Set problem 1:
Please repeat, word for word, the part of the pull request page that opens with the words containing "Verifies the parent" and closes with "crates_io_database pass successfully.".

Page:
== == ==
Skip to content

Fix double-counting in parent category crate counts#13051

Open
Aakash-Naidu wants to merge 1 commit intorust-lang:mainfrom
Aakash-Naidu:fix/issue-13032-category-counts
Open

Fix double-counting in parent category crate counts#13051
Aakash-Naidu wants to merge 1 commit intorust-lang:mainfrom
Aakash-Naidu:fix/issue-13032-category-counts

Conversation

@Aakash-Naidu
Copy link
Contributor

This PR resolves issue #13032, where parent categories incorrectly inflated crate counts when a crate belonged to multiple subcategories under the same parent.

The root cause was the use of SUM(c2.crates_cnt) on cached subcategory counters, which caused duplicate counting when the same crate appeared in multiple subcategories.


Implementation Details

The aggregation logic has been updated to count unique crate IDs directly from the crates_categories relationship table.

SQL Changes

The following queries were updated to use:

COUNT(DISTINCT cc.crate_id)

with a join to crates_categories:

toplevel.sql — fixes counts on the main Categories landing page.

subcategories.sql — ensures accurate counts for child categories.

parent_categories.sql — fixes counts in parent breadcrumb navigation.

This ensures each crate contributes at most once to a parent category count.


Performance Considerations

Since the updated logic introduces a join with crates_categories, an index was added to maintain query performance:

Migration: 2026-02-24-171800_add_category_id_index_to_crates_categories

Adds a B-Tree index on crates_categories(category_id)

This allows PostgreSQL to use an index scan instead of a sequential scan when resolving category joins.


Testing & Verification
Reproduction Test

Added category_toplevel_unique_count_reproduction, which:

Creates a crate assigned to multiple subcategories

Verifies the parent category counts it only once

This test fails under the previous implementation and passes with the updated logic.


Regression Updates

Existing tests in models/category.rs were updated to use real crate–category relationships instead of relying on manually set crates_cnt values.

Status

All database tests in crates_io_database pass successfully.

@Aakash-Naidu Aakash-Naidu force-pushed the fix/issue-13032-category-counts branch from 5e669e7 to c766f10 Compare February 25, 2026 18:20
@Turbo87
Copy link
Member

Turbo87 commented Feb 27, 2026

Since the updated logic introduces a join with crates_categories, an index was added to maintain query performance

did you measure the performance impact of this PR on all of the affected queries with a production dataset? I'd be somewhat surprised if this didn't impact performance at all 😅

@eth3lbert any thoughts on this PR?
== == ==
Source data:

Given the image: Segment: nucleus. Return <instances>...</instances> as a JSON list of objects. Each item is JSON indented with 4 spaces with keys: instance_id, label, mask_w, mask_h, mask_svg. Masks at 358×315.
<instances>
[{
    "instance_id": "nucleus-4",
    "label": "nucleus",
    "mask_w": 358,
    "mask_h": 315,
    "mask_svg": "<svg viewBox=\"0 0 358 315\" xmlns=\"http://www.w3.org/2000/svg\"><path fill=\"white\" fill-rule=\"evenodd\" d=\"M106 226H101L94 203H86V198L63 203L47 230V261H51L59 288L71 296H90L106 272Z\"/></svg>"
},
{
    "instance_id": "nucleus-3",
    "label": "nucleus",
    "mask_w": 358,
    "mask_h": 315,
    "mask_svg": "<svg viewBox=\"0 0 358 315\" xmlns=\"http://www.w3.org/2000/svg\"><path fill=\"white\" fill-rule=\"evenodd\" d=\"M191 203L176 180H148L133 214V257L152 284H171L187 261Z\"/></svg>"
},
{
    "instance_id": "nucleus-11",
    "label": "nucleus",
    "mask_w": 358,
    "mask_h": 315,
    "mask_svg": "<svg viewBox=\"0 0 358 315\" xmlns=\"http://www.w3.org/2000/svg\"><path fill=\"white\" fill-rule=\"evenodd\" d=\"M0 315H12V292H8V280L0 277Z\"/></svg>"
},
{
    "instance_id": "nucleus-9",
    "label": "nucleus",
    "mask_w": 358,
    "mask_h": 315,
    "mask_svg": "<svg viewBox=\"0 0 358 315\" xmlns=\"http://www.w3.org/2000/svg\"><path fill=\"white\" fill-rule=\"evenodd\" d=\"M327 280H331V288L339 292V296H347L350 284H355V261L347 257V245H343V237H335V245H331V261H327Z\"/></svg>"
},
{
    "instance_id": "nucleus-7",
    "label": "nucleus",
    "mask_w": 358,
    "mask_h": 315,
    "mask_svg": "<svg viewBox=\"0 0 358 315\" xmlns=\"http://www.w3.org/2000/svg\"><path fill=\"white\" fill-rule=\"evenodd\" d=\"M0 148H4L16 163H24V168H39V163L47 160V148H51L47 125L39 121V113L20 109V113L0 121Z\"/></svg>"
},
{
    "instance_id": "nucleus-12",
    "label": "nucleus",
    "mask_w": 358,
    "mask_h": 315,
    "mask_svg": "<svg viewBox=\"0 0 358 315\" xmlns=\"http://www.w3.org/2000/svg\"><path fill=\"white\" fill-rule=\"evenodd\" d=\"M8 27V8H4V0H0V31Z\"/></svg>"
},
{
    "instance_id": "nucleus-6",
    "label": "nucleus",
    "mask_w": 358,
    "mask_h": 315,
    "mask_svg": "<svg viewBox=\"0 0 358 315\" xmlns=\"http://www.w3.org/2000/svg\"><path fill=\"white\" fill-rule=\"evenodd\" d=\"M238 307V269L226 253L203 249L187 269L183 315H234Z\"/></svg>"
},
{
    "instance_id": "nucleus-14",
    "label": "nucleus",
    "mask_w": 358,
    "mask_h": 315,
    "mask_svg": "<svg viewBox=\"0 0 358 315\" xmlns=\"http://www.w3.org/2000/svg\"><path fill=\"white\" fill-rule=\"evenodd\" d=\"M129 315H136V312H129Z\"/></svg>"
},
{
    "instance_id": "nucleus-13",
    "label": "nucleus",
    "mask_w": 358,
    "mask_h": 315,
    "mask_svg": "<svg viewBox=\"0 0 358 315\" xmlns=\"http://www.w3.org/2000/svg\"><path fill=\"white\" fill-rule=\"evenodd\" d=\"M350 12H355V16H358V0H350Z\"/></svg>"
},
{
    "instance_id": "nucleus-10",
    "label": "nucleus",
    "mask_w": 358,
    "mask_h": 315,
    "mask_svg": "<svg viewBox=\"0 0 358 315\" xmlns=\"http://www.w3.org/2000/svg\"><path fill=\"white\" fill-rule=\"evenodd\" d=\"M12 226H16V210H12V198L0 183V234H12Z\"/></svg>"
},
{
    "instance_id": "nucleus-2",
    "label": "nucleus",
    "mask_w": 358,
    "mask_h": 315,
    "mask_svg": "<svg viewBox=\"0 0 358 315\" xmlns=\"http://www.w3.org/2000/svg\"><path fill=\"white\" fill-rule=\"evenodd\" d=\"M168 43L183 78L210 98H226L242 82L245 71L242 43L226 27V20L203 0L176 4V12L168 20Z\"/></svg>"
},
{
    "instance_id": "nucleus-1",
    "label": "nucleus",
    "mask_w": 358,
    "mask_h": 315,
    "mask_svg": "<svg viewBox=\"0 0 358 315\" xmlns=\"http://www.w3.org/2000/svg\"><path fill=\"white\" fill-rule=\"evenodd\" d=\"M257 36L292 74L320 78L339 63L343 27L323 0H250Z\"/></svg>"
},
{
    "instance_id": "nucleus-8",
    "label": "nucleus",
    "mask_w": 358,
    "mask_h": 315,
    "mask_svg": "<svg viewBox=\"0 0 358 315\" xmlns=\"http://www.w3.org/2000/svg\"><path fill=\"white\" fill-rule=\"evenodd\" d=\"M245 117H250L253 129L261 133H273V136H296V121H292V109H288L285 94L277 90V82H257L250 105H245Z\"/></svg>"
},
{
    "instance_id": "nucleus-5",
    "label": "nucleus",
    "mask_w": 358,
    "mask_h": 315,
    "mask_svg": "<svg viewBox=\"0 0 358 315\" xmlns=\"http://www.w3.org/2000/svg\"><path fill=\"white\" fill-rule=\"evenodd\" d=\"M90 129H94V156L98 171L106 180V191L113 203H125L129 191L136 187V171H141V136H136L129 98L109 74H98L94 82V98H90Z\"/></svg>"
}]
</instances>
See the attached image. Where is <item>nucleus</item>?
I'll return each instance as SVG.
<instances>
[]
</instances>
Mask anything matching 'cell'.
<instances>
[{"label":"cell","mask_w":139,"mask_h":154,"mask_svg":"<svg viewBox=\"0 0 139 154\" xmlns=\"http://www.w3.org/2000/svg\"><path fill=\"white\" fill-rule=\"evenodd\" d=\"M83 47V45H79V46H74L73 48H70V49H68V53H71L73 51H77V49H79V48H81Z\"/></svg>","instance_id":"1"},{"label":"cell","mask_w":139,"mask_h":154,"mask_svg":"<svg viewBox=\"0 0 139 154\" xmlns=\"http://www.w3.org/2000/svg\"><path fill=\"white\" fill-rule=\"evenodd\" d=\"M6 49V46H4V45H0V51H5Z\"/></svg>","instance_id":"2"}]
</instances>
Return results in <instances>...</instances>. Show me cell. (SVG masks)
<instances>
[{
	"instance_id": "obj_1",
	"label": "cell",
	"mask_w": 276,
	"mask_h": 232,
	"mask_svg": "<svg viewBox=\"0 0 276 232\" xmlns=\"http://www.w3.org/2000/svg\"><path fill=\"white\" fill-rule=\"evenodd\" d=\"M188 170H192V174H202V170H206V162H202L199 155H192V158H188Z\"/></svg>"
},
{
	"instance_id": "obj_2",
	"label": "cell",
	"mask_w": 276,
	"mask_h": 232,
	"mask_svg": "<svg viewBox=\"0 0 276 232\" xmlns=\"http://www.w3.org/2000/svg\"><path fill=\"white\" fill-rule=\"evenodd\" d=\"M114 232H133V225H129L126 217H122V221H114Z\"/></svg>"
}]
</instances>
== == ==
Set problem 2:
Pick out and copy every line of the entries above that contains the string "cell".

Right answer 1:
Verifies the parent category counts it only once

This test fails under the previous implementation and passes with the updated logic.


Regression Updates

Existing tests in models/category.rs were updated to use real crate–category relationships instead of relying on manually set crates_cnt values.

Status

All database tests in crates_io_database pass successfully.

Right answer 2:
Mask anything matching 'cell'.
[{"label":"cell","mask_w":139,"mask_h":154,"mask_svg":"<svg viewBox=\"0 0 139 154\" xmlns=\"http://www.w3.org/2000/svg\"><path fill=\"white\" fill-rule=\"evenodd\" d=\"M83 47V45H79V46H74L73 48H70V49H68V53H71L73 51H77V49H79V48H81Z\"/></svg>","instance_id":"1"},{"label":"cell","mask_w":139,"mask_h":154,"mask_svg":"<svg viewBox=\"0 0 139 154\" xmlns=\"http://www.w3.org/2000/svg\"><path fill=\"white\" fill-rule=\"evenodd\" d=\"M6 49V46H4V45H0V51H5Z\"/></svg>","instance_id":"2"}]
Return results in <instances>...</instances>. Show me cell. (SVG masks)
	"label": "cell",
	"label": "cell",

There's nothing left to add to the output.